MR. JUSTICE BLACK is of opinion that the facts found by the Commission were not adequate to support the order and would set aside the order on authority of North Carolina v. United States, 325 U. S. 507.
MR. JUSTICE DOUGLAS, with whom MR. CHIEF JUSTICE VINSON concurs, dissenting.
The Court has taken an unprecedented and, in my view, an unwarranted step in enlarging the authority of the Interstate Commerce Commission. It upholds the power of the Commission to raise intrastate freight rates, not because they favor intrastate over interstate commerce, not because they fail to yield their fair share of the carriers’ revenue, but because the carriers’ interstate passenger operations are lоsing money.
The power of Congress to regulate intrastate rates stems from its authority to promote and protect interstate commerce. See Shreveport Rate Case, 234 U. S.

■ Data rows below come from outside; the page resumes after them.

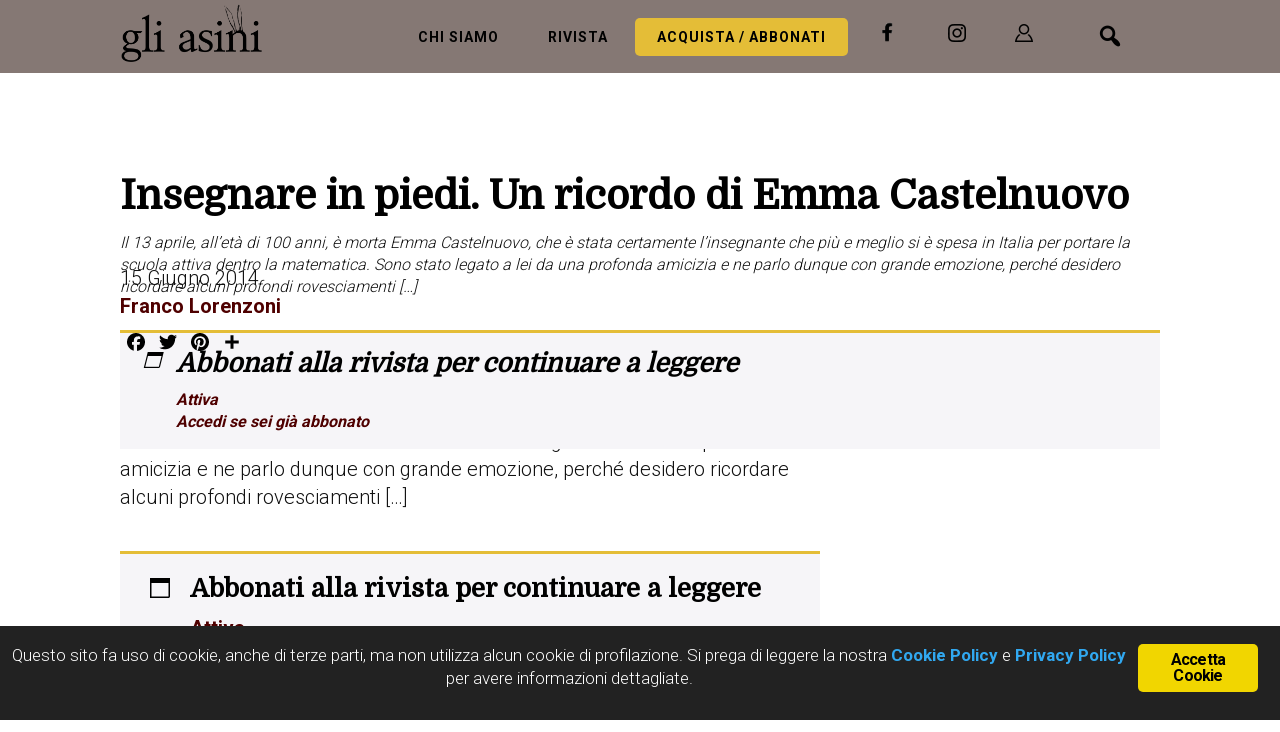

--- FILE ---
content_type: application/x-javascript
request_url: https://gliasinirivista.org/wp-content/plugins/wc-carta-docente-premium/js/wc-carta-docente.js?ver=1.4.7
body_size: 139
content:
/**
 * WC Carta Docente - js
 *
 * @author ilGhera
 * @package wc-carta-docente/js
 * @version 1.1.0
 */
var wccdController = function() {

	var self = this;

	self.onLoad = function() {

        self.checkForCoupon();

    }

    /**
     * Aggiorna la pagina di checkout nel caso ion cui sia stato inserito in coupon
     *
     * @return void
     */
    self.checkForCoupon = function() {
    
        jQuery(document).ready(function($){
            
            $('body').on('checkout_error', function() {
                
                if ( wccdOptions.couponConversion ) {

                    var data = {
                        'action': 'check-for-coupon'
                    }

                    $.post(wccdOptions.ajaxURL, data, function(response) {
                        
                        if (response) {

                            $('body').trigger('update_checkout');
                        
                        }

                    })
                }

            })

        })
            
    }

}

/**
 * Class starter with onLoad method
 */
jQuery(document).ready(function($) {
	
	var Controller = new wccdController;
	Controller.onLoad();

});

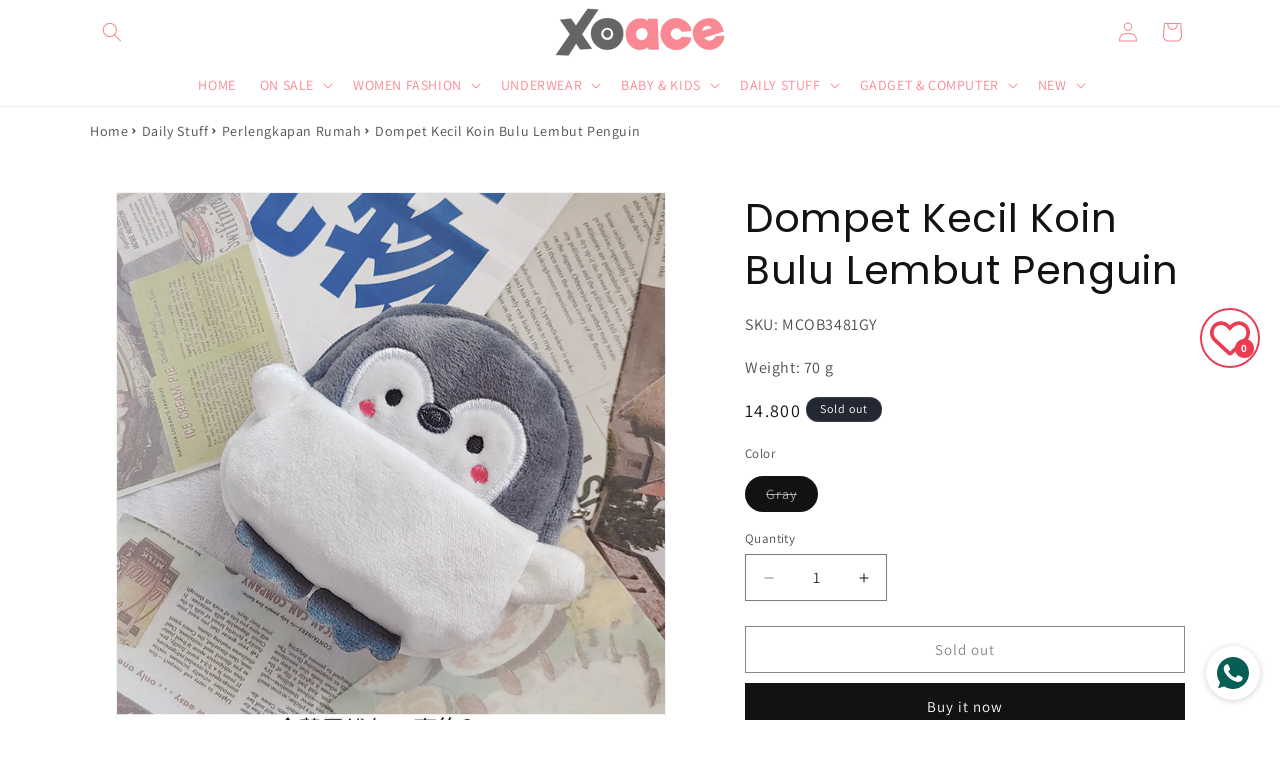

--- FILE ---
content_type: text/javascript
request_url: https://xoace.com/cdn/shop/t/8/assets/megamenu-hover.js?v=175859214884658329271733805615
body_size: -480
content:
document.addEventListener("DOMContentLoaded",function(){const menuItems=document.querySelectorAll(".header__inline-menu > ul > li");let activeMenuItem=null;menuItems.forEach((item,index)=>{const detailsElement=item.querySelector("details");detailsElement&&(item.addEventListener("mouseenter",()=>{if(activeMenuItem&&activeMenuItem!==item){const previousDetailsElement=activeMenuItem.querySelector("details");previousDetailsElement&&previousDetailsElement.removeAttribute("open")}detailsElement.setAttribute("open",!0),activeMenuItem=item}),item.addEventListener("mouseleave",()=>{setTimeout(()=>{item.matches(":hover")||(detailsElement.removeAttribute("open"),activeMenuItem===item&&(activeMenuItem=null))},500)}))})});
//# sourceMappingURL=/cdn/shop/t/8/assets/megamenu-hover.js.map?v=175859214884658329271733805615
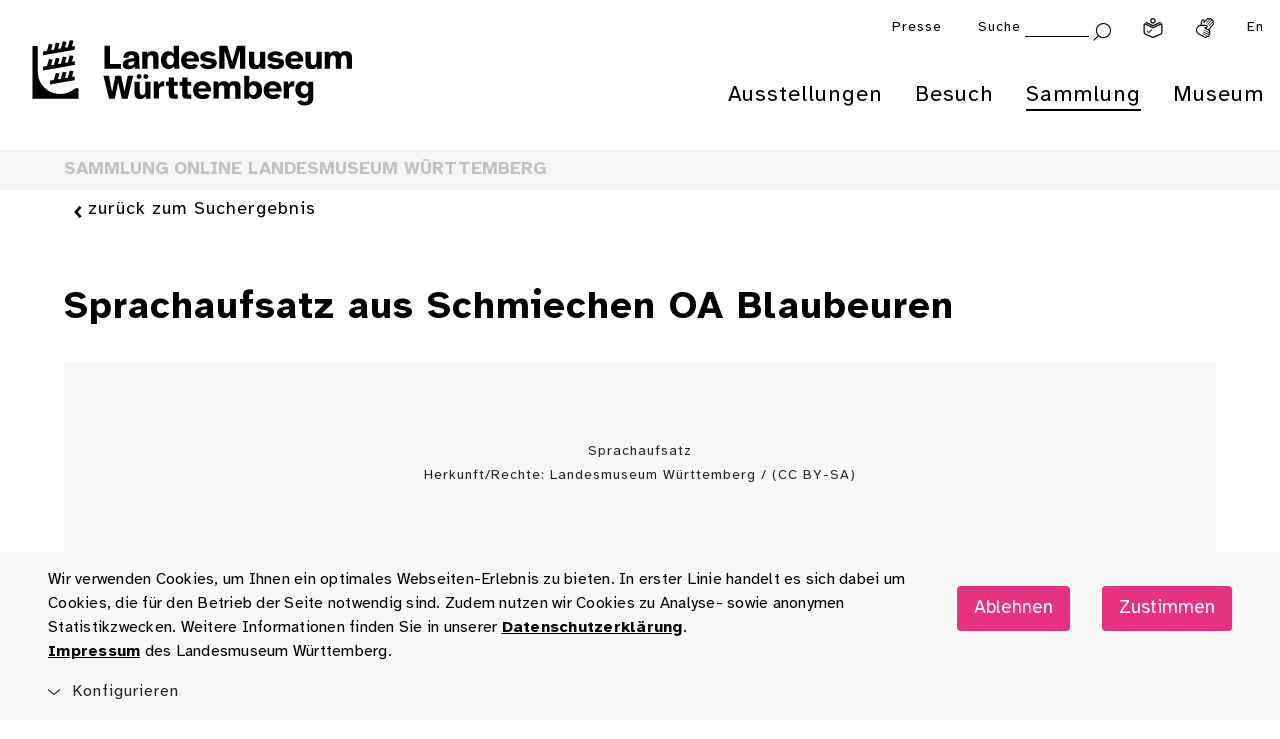

--- FILE ---
content_type: image/svg+xml
request_url: https://www.landesmuseum-stuttgart.de/lmw_relaunch/components/footer/assets/youtube_light.svg
body_size: 499
content:
<?xml version="1.0" encoding="utf-8"?>
<!-- Generator: Adobe Illustrator 22.1.0, SVG Export Plug-In . SVG Version: 6.00 Build 0)  -->
<svg version="1.1" id="Ebene_1" xmlns="http://www.w3.org/2000/svg" xmlns:xlink="http://www.w3.org/1999/xlink" x="0px" y="0px"
	 viewBox="0 0 47.8 48" style="enable-background:new 0 0 47.8 48;" xml:space="preserve">
<style type="text/css">
	.st1{fill:#FFFFFF;}
	.st0{fill:#000000}
</style>
<circle r="22" cx="24" cy="24" class="st0" />
<path id="youtube" class="st1" d="M21.5,28.1l6.9-4.6L21.5,19V28.1L21.5,28.1z M23.9,0C10.6-0.1-0.2,10.6-0.2,23.9
	c-0.1,13.3,10.6,24,23.9,24.1s24-10.6,24.1-23.9V24C47.8,10.8,37.1,0,23.9,0L23.9,0L23.9,0z M36,28.9c0,2-1.6,3.6-3.6,3.6h-17
	c-2,0-3.6-1.6-3.6-3.6v-9.7c0-2,1.6-3.6,3.6-3.6h17c2,0,3.6,1.6,3.6,3.6V28.9L36,28.9z"/>
</svg>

The Commission, of course, is authorized to regulate intrastate rates so that intrastate operations will provide a fair share of the carriers’ revenue.4 See Wisconsin Commission v. Chicago, B. & Q. R. Co., 257 U. S. 563. But that authority rests on the Commission‘s power to remove discrimination. If, for example, intrastate freight operations fail to produce an adequate return as determined by reference to the cost of the intrastate operations and the investment in the intrastate business, interstate commerce is discriminated against. But there is no such failure in this case. Intrastate freight operations in Florida are amply profitable and carry their fair share of the load. The Commission nevertheless has saddled the intrastate freight business with the deficits from the interstate passenger business. If there is any discrimination herе, it is against the local Florida shipper.